With Opening Day set for Nov. 26, WB’s new online booking system has rolled out relatively smoothly, for the most part, despite high volumes when the booking period began (an unscientific poll on Pique’s Facebook page revealed no glaring user issues, with reader experiences ranging from “easy peasy” and “amazing” to flawless”).
Skiers and boarders will also have to book time in WB’s food and beverage establishments this winter, Riddell said.
A reservation system will open each day at 7 a.m. allowing users to book their preferred spot.
“It’s not going to be as spontaneous … you’re not going to be able to just roll into the Roundhouse and go get a sandwich,” Riddell said.
“So people are going to have to be a little bit more deliberate when they arrive, and plan it out.”
Along with the on-mountain establishments, the system will apply to the GLC, Merlin’s and Dusty’s, which will be “open in some capacity,” though details have yet to be fleshed out.
As far as COVID goes, and the prospects for the winter ahead, all WB can do is lean on its safety protocols, Riddell said.
“We have some very robust safety protocols that are being implemented and put in place, face masks being a key component of that,” he said, adding that the reservation system allows WB to adjust to the situation around it.
As the number of COVID cases rises or retracts, the mountain operator can now add or remove capacity accordingly, Riddell said.
“So we’re able to open more stuff up if the environment allows us, but we’re also able to scale back,” he said.

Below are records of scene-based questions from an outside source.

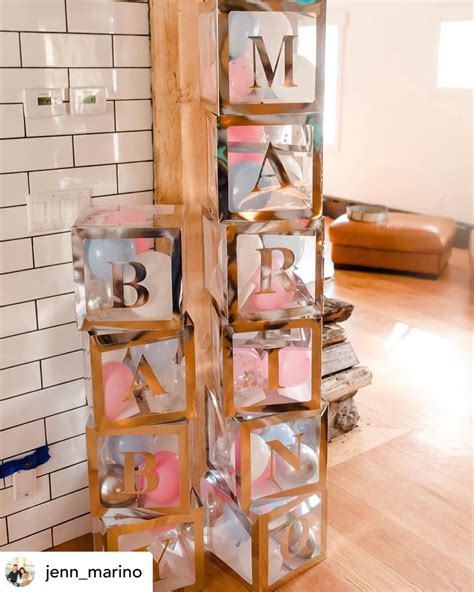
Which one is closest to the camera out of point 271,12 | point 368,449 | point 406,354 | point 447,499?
point 271,12

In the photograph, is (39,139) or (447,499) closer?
(39,139)

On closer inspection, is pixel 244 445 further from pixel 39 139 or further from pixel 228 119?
pixel 39 139

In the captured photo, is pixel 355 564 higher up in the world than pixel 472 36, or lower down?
lower down

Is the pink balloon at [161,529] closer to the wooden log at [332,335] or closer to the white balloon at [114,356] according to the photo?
the white balloon at [114,356]

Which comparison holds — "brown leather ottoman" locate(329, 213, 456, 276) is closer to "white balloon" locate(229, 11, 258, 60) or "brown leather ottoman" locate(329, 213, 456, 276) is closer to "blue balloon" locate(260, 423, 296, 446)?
"blue balloon" locate(260, 423, 296, 446)

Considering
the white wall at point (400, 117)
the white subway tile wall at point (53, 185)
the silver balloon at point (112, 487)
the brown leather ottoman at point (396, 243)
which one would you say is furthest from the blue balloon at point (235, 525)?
the white wall at point (400, 117)

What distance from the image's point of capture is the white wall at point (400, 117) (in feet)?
21.6

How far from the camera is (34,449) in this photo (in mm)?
2256

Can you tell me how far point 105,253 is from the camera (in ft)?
6.07

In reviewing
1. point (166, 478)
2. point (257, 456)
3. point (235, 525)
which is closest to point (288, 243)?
point (257, 456)

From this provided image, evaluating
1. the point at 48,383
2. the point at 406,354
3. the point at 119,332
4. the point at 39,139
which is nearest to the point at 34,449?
the point at 48,383

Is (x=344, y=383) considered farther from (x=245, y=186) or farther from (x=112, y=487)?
(x=245, y=186)

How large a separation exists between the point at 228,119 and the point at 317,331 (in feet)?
2.04
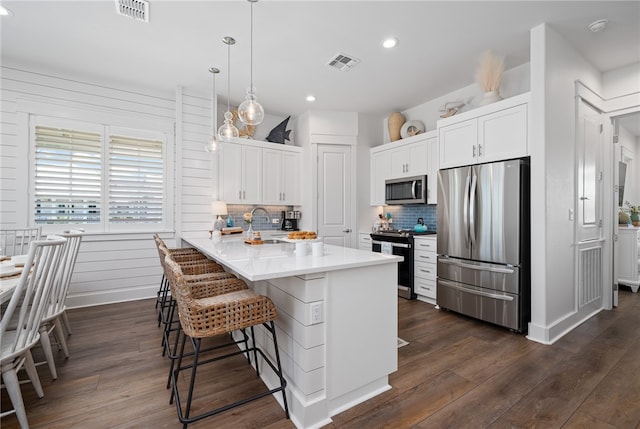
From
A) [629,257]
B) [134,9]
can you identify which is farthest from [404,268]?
[134,9]

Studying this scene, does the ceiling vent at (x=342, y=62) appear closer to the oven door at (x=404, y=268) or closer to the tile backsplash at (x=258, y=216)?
the oven door at (x=404, y=268)

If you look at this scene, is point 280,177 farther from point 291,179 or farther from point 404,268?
point 404,268

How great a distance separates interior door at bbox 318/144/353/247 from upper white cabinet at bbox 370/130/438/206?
459mm

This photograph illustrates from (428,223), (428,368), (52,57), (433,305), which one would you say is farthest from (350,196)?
(52,57)

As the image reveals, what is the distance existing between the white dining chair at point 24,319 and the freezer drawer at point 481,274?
3.45 metres

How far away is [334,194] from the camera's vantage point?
4.93m

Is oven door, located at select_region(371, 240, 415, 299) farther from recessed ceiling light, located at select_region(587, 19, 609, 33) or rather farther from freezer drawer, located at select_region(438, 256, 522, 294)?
recessed ceiling light, located at select_region(587, 19, 609, 33)

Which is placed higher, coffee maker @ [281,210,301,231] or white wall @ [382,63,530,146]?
white wall @ [382,63,530,146]

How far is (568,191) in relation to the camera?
299cm

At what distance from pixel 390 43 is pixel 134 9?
233 cm

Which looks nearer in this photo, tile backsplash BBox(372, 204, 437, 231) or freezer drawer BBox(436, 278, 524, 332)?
freezer drawer BBox(436, 278, 524, 332)

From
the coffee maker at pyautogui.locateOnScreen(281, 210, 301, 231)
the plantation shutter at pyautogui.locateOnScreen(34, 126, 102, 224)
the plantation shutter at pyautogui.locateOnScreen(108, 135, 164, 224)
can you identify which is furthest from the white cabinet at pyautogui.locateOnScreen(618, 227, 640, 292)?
the plantation shutter at pyautogui.locateOnScreen(34, 126, 102, 224)

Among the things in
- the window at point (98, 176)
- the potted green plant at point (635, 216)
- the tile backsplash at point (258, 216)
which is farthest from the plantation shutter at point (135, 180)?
the potted green plant at point (635, 216)

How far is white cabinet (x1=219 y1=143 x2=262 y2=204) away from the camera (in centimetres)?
441
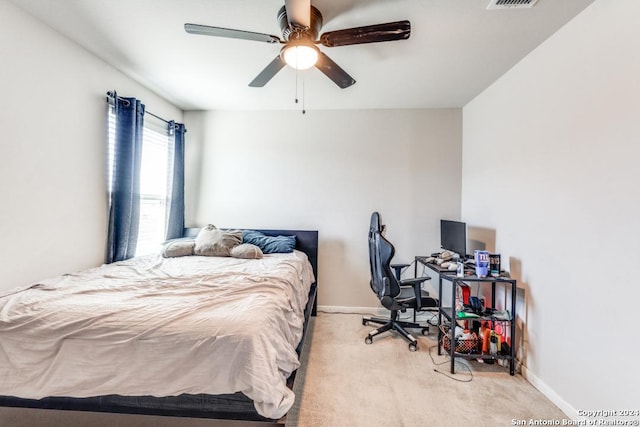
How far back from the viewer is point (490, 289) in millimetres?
2789

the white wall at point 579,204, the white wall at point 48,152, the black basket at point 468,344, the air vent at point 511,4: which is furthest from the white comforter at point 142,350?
the air vent at point 511,4

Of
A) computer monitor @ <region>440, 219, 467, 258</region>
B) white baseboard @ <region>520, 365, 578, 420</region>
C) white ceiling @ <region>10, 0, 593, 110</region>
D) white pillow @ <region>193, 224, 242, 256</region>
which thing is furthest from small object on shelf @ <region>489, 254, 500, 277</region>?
white pillow @ <region>193, 224, 242, 256</region>

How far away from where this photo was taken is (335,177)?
143 inches

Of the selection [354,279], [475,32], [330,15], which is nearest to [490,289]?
[354,279]

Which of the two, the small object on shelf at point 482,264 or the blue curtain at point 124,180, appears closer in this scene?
the small object on shelf at point 482,264

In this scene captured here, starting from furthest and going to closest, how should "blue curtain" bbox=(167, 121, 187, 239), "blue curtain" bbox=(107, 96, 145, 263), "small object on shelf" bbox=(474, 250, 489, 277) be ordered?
"blue curtain" bbox=(167, 121, 187, 239)
"blue curtain" bbox=(107, 96, 145, 263)
"small object on shelf" bbox=(474, 250, 489, 277)

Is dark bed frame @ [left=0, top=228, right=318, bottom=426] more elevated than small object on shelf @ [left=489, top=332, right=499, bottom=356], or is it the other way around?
dark bed frame @ [left=0, top=228, right=318, bottom=426]

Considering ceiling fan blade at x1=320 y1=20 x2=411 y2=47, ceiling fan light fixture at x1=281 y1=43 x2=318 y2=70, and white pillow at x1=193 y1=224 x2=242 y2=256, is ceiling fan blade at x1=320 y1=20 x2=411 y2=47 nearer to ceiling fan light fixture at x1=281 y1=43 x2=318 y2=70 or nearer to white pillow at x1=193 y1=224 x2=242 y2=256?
ceiling fan light fixture at x1=281 y1=43 x2=318 y2=70

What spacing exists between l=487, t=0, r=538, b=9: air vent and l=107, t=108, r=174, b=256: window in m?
3.09

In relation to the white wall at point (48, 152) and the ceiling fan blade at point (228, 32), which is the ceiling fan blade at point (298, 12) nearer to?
the ceiling fan blade at point (228, 32)

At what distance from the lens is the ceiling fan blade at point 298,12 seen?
4.69 feet

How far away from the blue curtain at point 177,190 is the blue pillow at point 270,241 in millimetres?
794

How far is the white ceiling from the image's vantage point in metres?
1.79

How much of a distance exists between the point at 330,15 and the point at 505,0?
40.1 inches
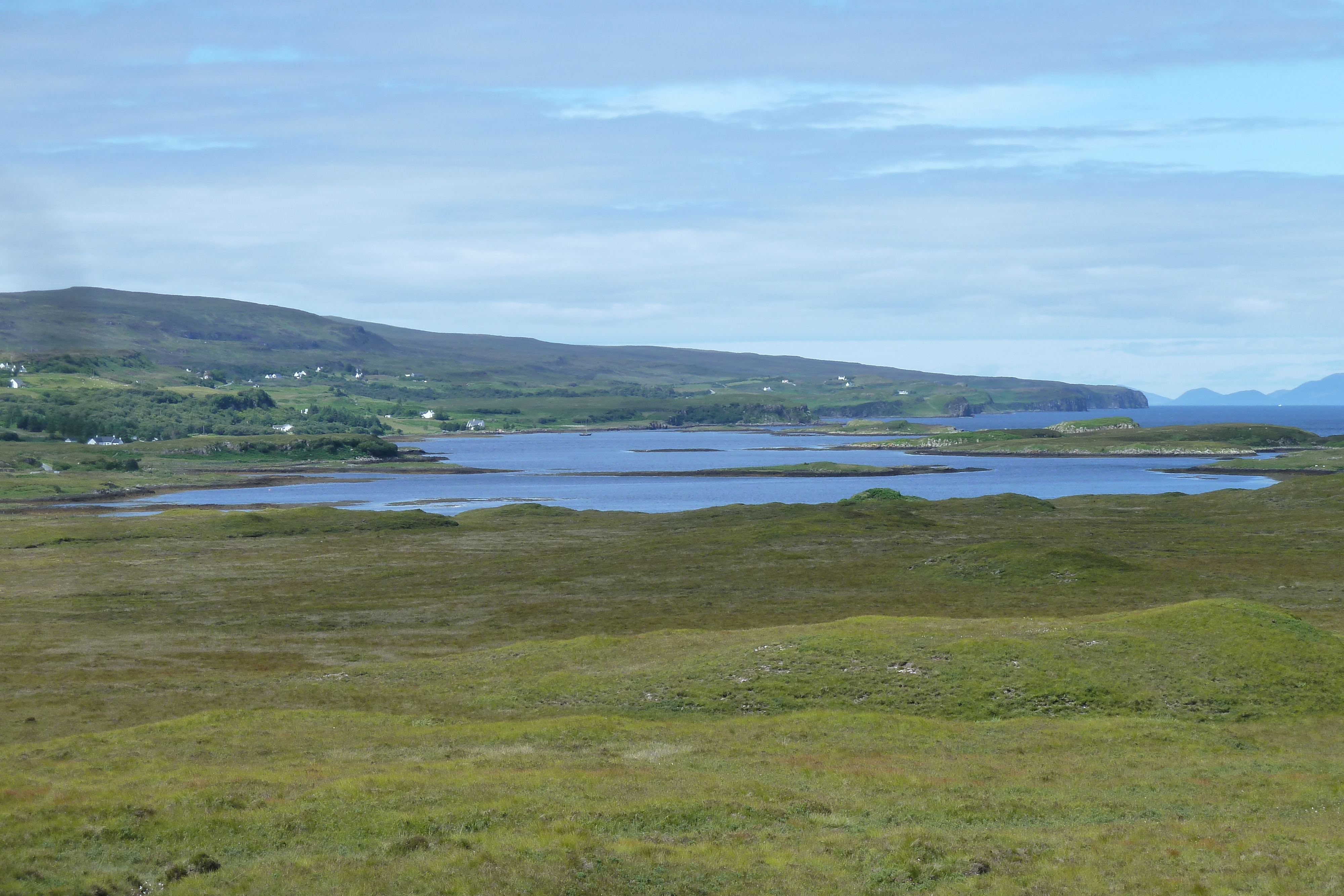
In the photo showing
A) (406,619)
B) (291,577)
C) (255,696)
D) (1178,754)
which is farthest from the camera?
(291,577)

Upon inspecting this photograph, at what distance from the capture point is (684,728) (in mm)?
42656

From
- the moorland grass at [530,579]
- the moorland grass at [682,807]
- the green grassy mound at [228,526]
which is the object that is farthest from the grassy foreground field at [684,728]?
the green grassy mound at [228,526]

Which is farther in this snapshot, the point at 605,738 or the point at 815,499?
the point at 815,499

“It’s going to be a completely different experience … for us, it’s all about trying to have an understanding of what the demand is going to be, and to be able to manage it safely to keep our safety protocols in place to allow us to remain open.”
While the snow guns are working overtime and Mother Nature is beginning to cooperate, it’s too early to say what terrain will be available on Opening Day, Riddell added—or if the big day will come early.
“I’ll never say never … we have a history in the past of opening early, but we also are mindful that we’re operating in a different environment, and that we have to be thoughtful in our approach,” he said.
“So for now what I can tell you is we’re going to open on Nov. 26.”